My system is almost completely unloaded; on its own, I would never expect its load to go over 1, and certainly never 2. I would attribute all of the spikes to activity of other Linodes on the host system.

It's nice to see that the uptime graph accurately reflects the load that occurs on host5 every night at about 1:20 am (note the consistent spikes to load 3 or 4 at this time). What is also interesting is that last night's load was quite low - will we see an improvement in this hotspot in the future? Only time will tell …

Also notice the spikes early last week. Holy crap, I've never seen a load of 18+ on a Linux box before! I started keeping this information around the time of that first load 4 because I was having some performance problems and these are readily reflected in the big spikes in the graph over the next day or so.

But it's really quieted down since then and is more like what I have traditionally found to be the performance on host5 - quite good 95% of the time, but with spikes late at night when everyone's "updatedb" cron jobs run …

BTW, I know that there are more elegant ways to accumulate this data than my stupid little script (MRTG/rrdtools?), but this took me all of 5 minutes to hack together, and I haven't set aside a block of time yet to install/configure those other tools … pointers would be most appreciated!~~

16 Replies

Interesting!

A little history on this topic:

All of the cron jobs (mostly just updatedb and makewhatis and other "not-really-worth-it" jobs) were left in their default times when I first created the disto templates (used by the distro wizard). The first few hosts that were deployed, and the customers who are on them, deployed their Linux installs with the cron jobs running at the same time.

After realizing this, I modified the majority of the template distros and moved the cron jobs to weekly. So now it just gets hammered on Sundays. The two biggest problem hosts are host3 (Linode 128) and host5 (Linode 64). The hosts that were added later don't seem to exhibit this problem at all.

The only reason why an "idle" Linode's loadavg goes up is because of processes blocked (waiting) for disk access. Each process waiting for the disk adds 1 to loadavg.

I don't really like messing with people's filesystems, but I've considered a script which edits the FS the next time the Linode is rebooted. Other options include sending an email to those on host3 and host5 with a few commands they can run to lighten the load.

The biggest reason why I'm pushing 2.6 on the hosts is because of a more fair I/O scheduler. Still, though, running updatedb, etc and sucking up disk bandwidth is wasteful.

I'm open to suggestions.

-Chris

@caker:

Interesting!

A little history on this topic:

All of the cron jobs (mostly just updatedb and makewhatis and other "not-really-worth-it" jobs) were left in their default times when I first created the disto templates (used by the distro wizard). The first few hosts that were deployed, and the customers who are on them, deployed their Linux installs with the cron jobs running at the same time.

After realizing this, I modified the majority of the template distros and moved the cron jobs to weekly. So now it just gets hammered on Sundays. The two biggest problem hosts are host3 (Linode 128) and host5 (Linode 64). The hosts that were added later don't seem to exhibit this problem at all.

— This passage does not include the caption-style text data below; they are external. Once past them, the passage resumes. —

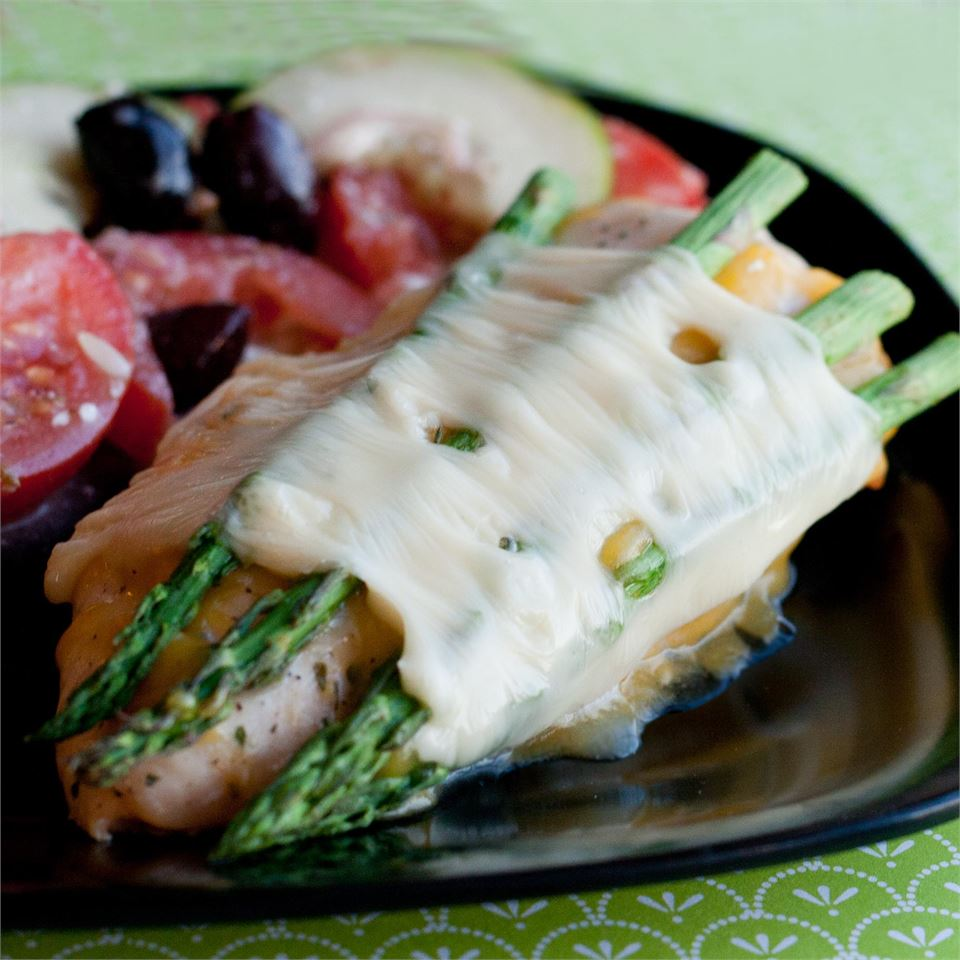 Cheesy Asparagus Chicken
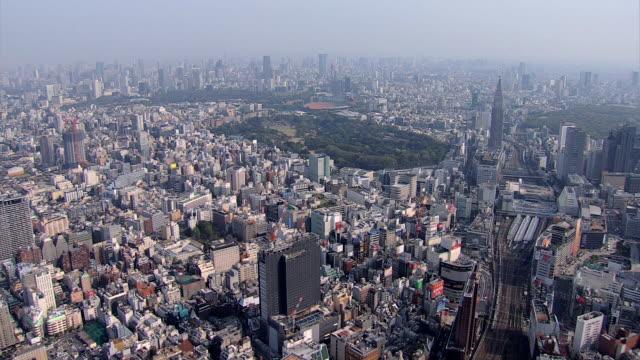 vídeos de stock e filmes b-roll de aerial tokyo shinjuku gyoen park national garden hanami - bairro de shinjuku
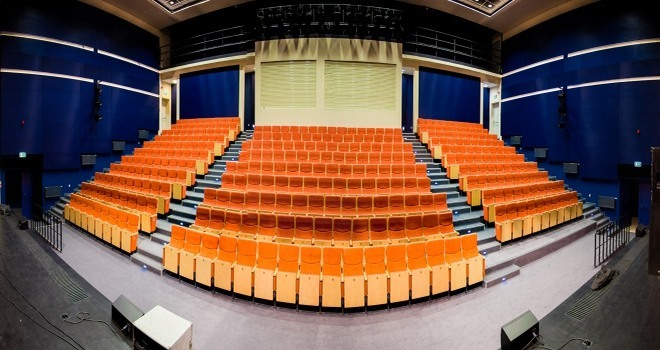Wnętrze Centrum Kulturalno-Edukacyjnego w Czerwionce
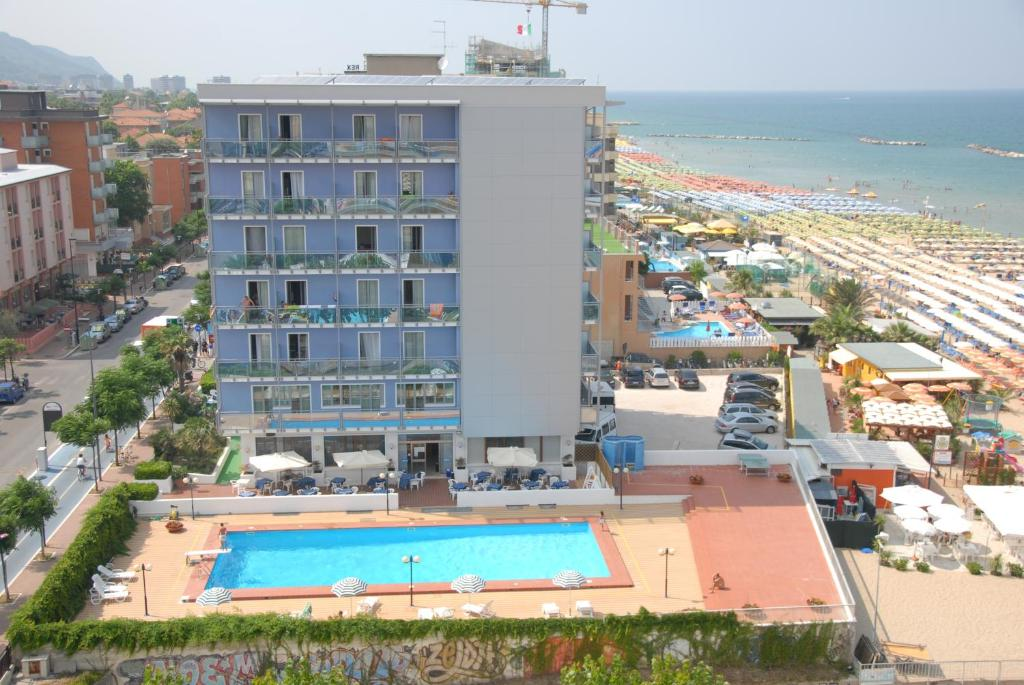 A view of the pool at Hotel Majestic or nearby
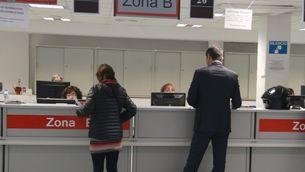 Dues persones són ateses a l'Agència Tributària de Catalunya (ACN/Aina Martí)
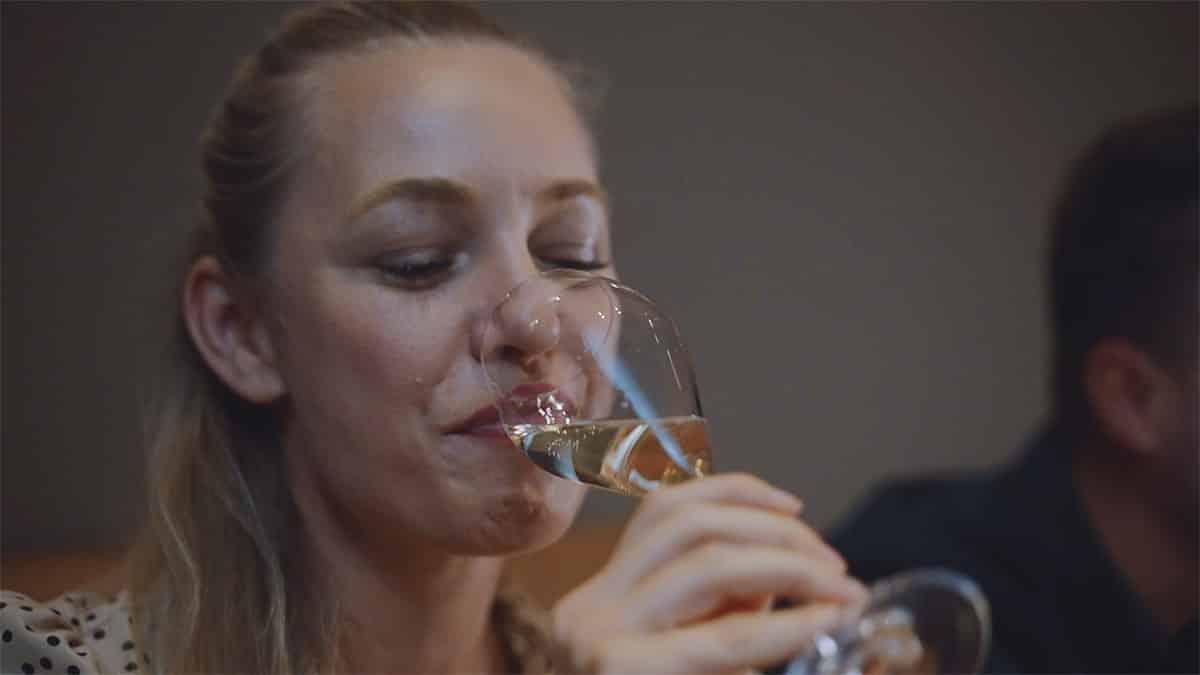 proste víno krátky spot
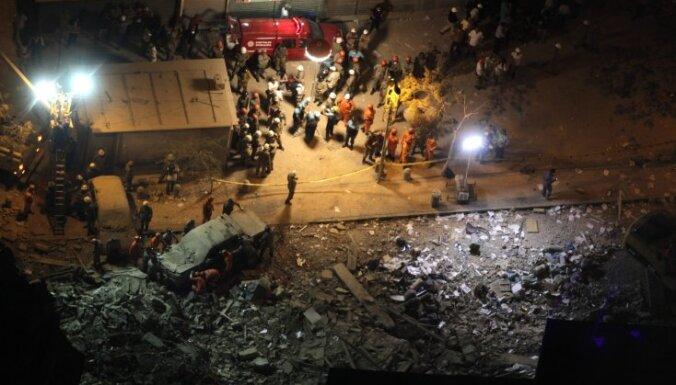 Daudzstāvu ēku sagrūšana Riodežaneiro: šobrīd 17 bojāgājušie un 22 pazudušie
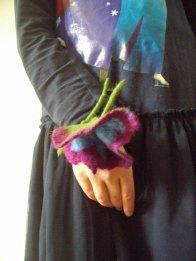 Hübsche Filzblume als Armband oder Haargummi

The only reason why an "idle" Linode's loadavg goes up is because of processes blocked (waiting) for disk access. Each process waiting for the disk adds 1 to loadavg.

I don't really like messing with people's filesystems, but I've considered a script which edits the FS the next time the Linode is rebooted. Other options include sending an email to those on host3 and host5 with a few commands they can run to lighten the load.

The biggest reason why I'm pushing 2.6 on the hosts is because of a more fair I/O scheduler. Still, though, running updatedb, etc and sucking up disk bandwidth is wasteful.

I'm open to suggestions.

-Chris

Chris,

Thank you for your reponse!

Three things:

1. I think you should send an email out to customers on host3 and host5, rather than modifying people's filesystems without their knowledge. I think that a round of emails just letting people know how they can benefit from changing their cron job times would be sufficient to solve most of the problem (after all, it's for their own good too - their own updatedb will run faster at a time when the Linode host is not loaded down).

2. What about "randomizing" the cron times on a disk image before deploying it for a particular Linode? I imagine that right now, when a user selects the deployment of a particular distribution, the host just copies the filesystem over into their UML partition "file" and then resizes the filesystem. What about adding a step where the filesystem is mounted and the cron times are "randomized" - you could just have a script that opens a filesystem, and writes a randomized /etc/crontab out into it. By "randomized" I mean that daily scripts are run at a random time between say 2 and 4 am EST, weeklies a random time on either Saturday or Sunday between 4 and 6 am, etc.

3. I think that if step 2 was done, then updatedb and other stuff which is normally done daily, should be moved back to daily.

I hope that my graph demonstrates that for 95% of the time, Linode performance is really awesome. It's just those predictable spikes that I'd like to see if we can do something about, and I appreciate your enthusiasm in this endeavor!

Best wishes,

Bryan

Here's this week's graph:

~~![](<URL url=)http://www.ischo.com/uptime/plot.2004.03.02.jpg" />

What's very interesting is that the nightly spike increases in severity linearly up to a maximum on Feb. 27 (Friday), and then decreases linearly from there. Very strange.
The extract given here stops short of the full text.